Estacou de súbito, detendo o ritmo dos pensamentos. Tinha a sensação desagradável
de que alguém o seguia, mas apenas conseguiu observar no meio da escuridão
crescente, um jogo de sombras dispersas, quase imóveis. Era capaz de jurar que
quando se voltara, a sombra de um homem alto de capa se movera atrás de si,
desaparecendo em seguida e dissolvendo-se num canto escuro, como um reflexo. O
silêncio era total, vazio de qualquer som.

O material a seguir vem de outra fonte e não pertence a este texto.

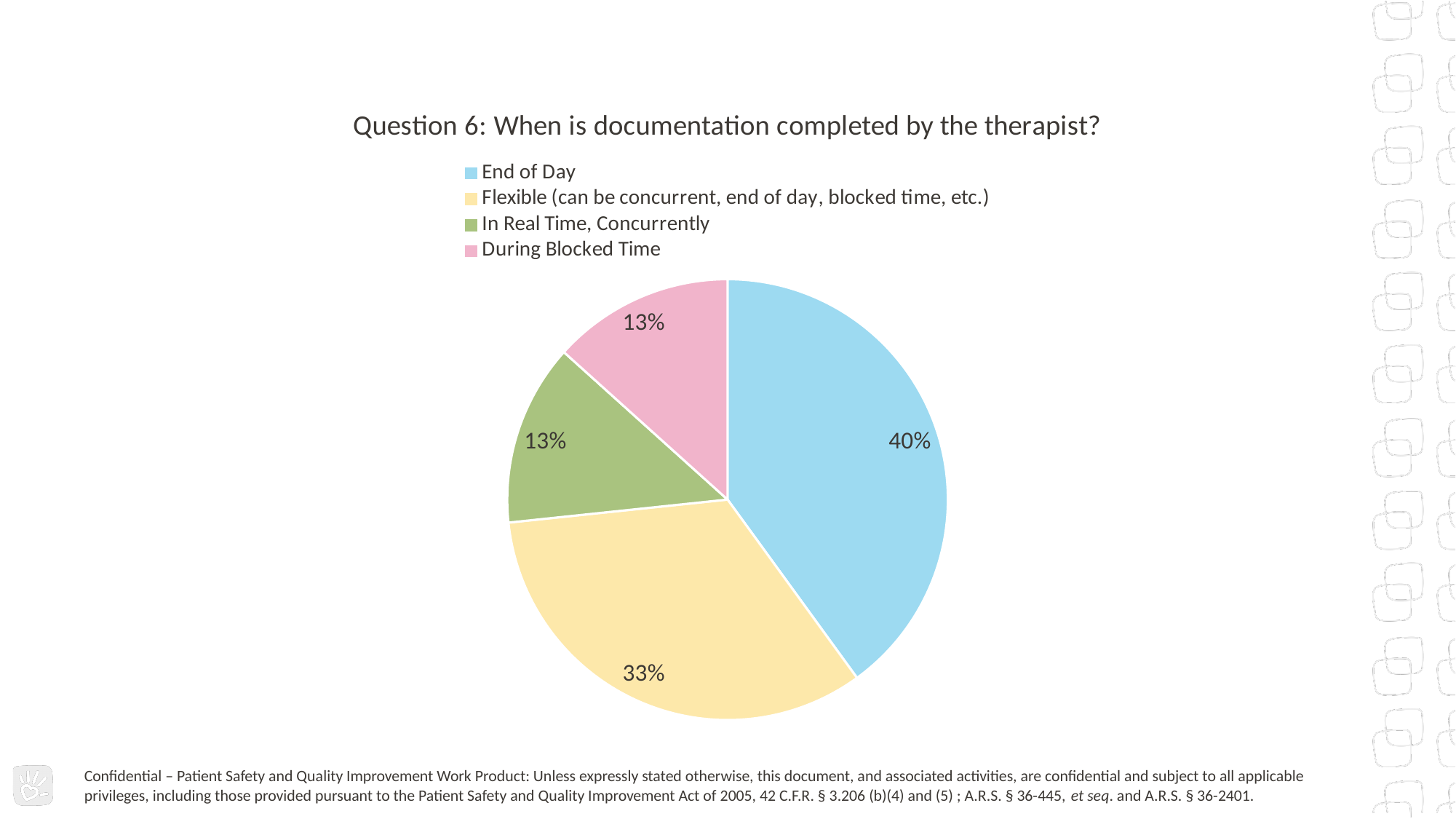
Which category has the largest slice of the pie? End of Day What share of the pie is labelled for End of Day? 40% What colour is the End of Day slice? light blue What share of the pie is labelled for In Real Time, Concurrently? 13% What share of the pie is labelled for During Blocked Time? 13% What kind of chart is shown on the slide? pie chart Which is larger, the share for End of Day or the share for During Blocked Time? End of Day How many entries does the legend list? 4 What is the difference between the End of Day share and the Flexible share? 7% How many slices does the pie chart have? 4 What is the title of the chart? Question 6: When is documentation completed by the therapist?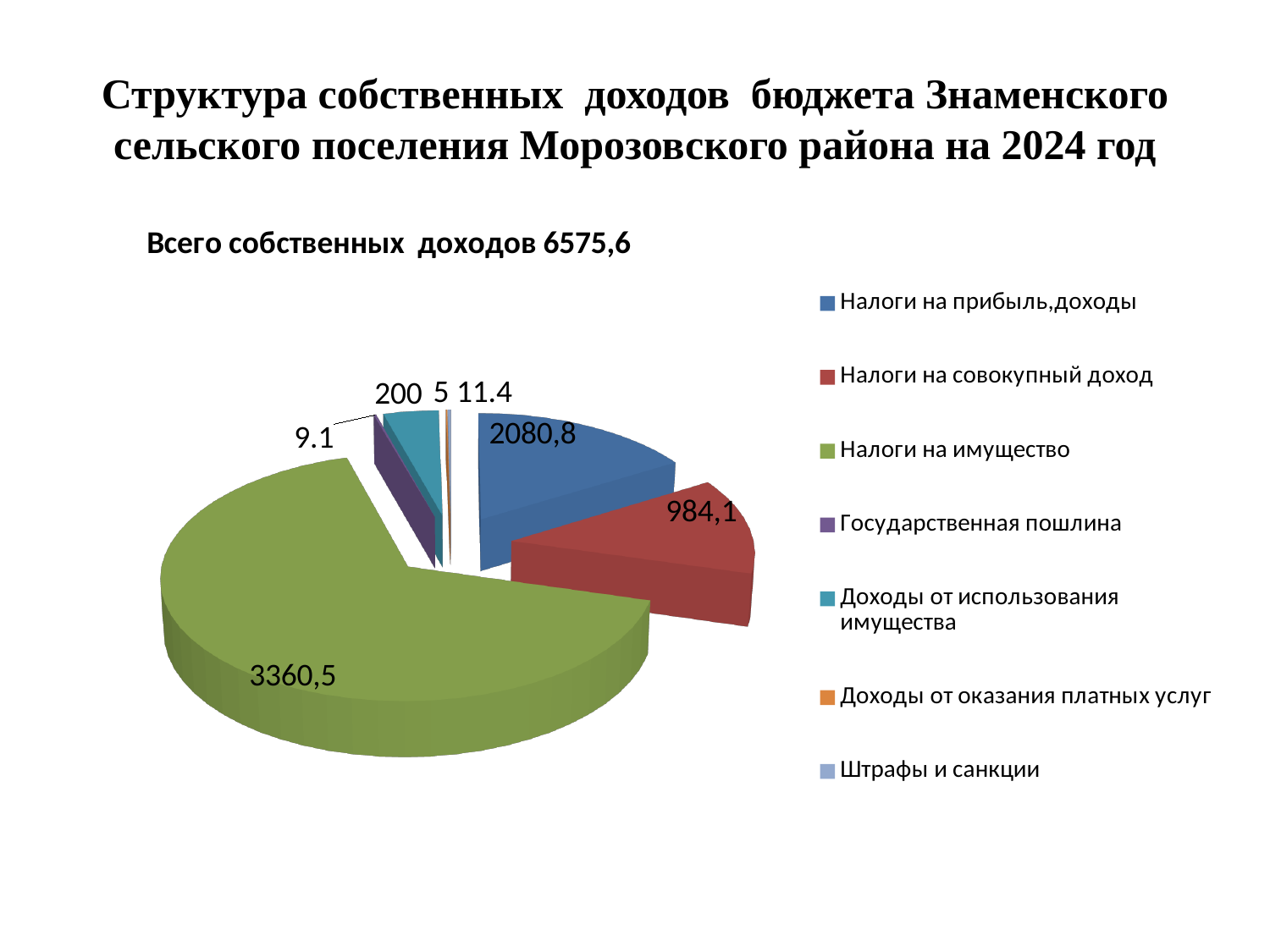
Which is larger: Налоги на прибыль,доходы or Налоги на совокупный доход? Налоги на прибыль,доходы Which category has the smallest value in the pie chart? Доходы от оказания платных услуг What is the value shown for Налоги на прибыль,доходы? 2080,8 What is the value shown for Доходы от использования имущества? 200 What is the value shown for Налоги на совокупный доход? 984,1 Which category has the largest slice of the pie? Налоги на имущество What is the value shown for Налоги на имущество? 3360,5 What is the difference between the values for Налоги на имущество and Налоги на прибыль,доходы? 1279,7 What is the value shown for Штрафы и санкции? 11.4 What type of chart is shown on the slide? pie chart How many categories does the legend of the pie chart list? 7 What is the value shown for Государственная пошлина? 9.1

Abraão estugou o passo, cingindo a capa ao corpo delgado. Um arrepio
percorrera-lhe a espinha e tinha a certeza de que não era por causa do frio,
era simplesmente medo. Reconheceu que estava assustado, muito assustado e
demasiado velho para aquele tipo de experiências. Na penumbra, a poucos metros,
reconheceu a imponente mole das torres do Templo e respirou aliviado; eles
saberiam o que fazer e como agir. Uma sombra estranha desenhava-se num muro sem
que luz alguma ajudasse a projectá-la. Parecia uma mancha da própria pedra,
castigada pela chuva de séculos. Quando Abraão desapareceu pelo portão do Templo,
uma brisa silenciosa arrancou a sombra da pedra, desvanecendo-a.
Guillem Montclar
Levantou-se do banco de pedra e voltou à janela. Precisamente seis
passos, multiplicado pelas vinte ocasiões em que fizera o trajecto, dava cento
e vinte assos. E como nas vezes anteriores, deitou uma olhadela ao exterior. Contemplou
a torre do mosteiro de Sant Pere de les Puelles, conhecida por Torre dels Ocells. Aquele convento enorme
dera vida a um bairro inteiro. Terras e moinhos, muitos moinhos perto das águas
da corrente do Rec Condal. O moinho onde estava, propriedade do Templo, havia sido
ponto de encontro de inúmeros encontros com Guils, porque era um dos seus
lugares preferidos para tratar de assuntos delicados. Vais ver rapaz. Não passa
pela cabeça de ninguém que dois malditos espiões como nós se juntem neste velho
moinho! Além disso, como é nosso, fica tudo em família e ninguém nos virá
incomodar pensando que somos membros do sector jurídico da ordem, enredados em
algum preito com as freiras do mosteiro por um bocado de terra, como sempre,
disse Guils irónico, ao ver a sua expressão perplexa da primeira vez que ali
haviam ficado de se encontrar». In Núria Masot, A Sombra do Templário,
colecção Enigmas da História, Sicidea, 2007, ISBN 978-84-611-4998-8.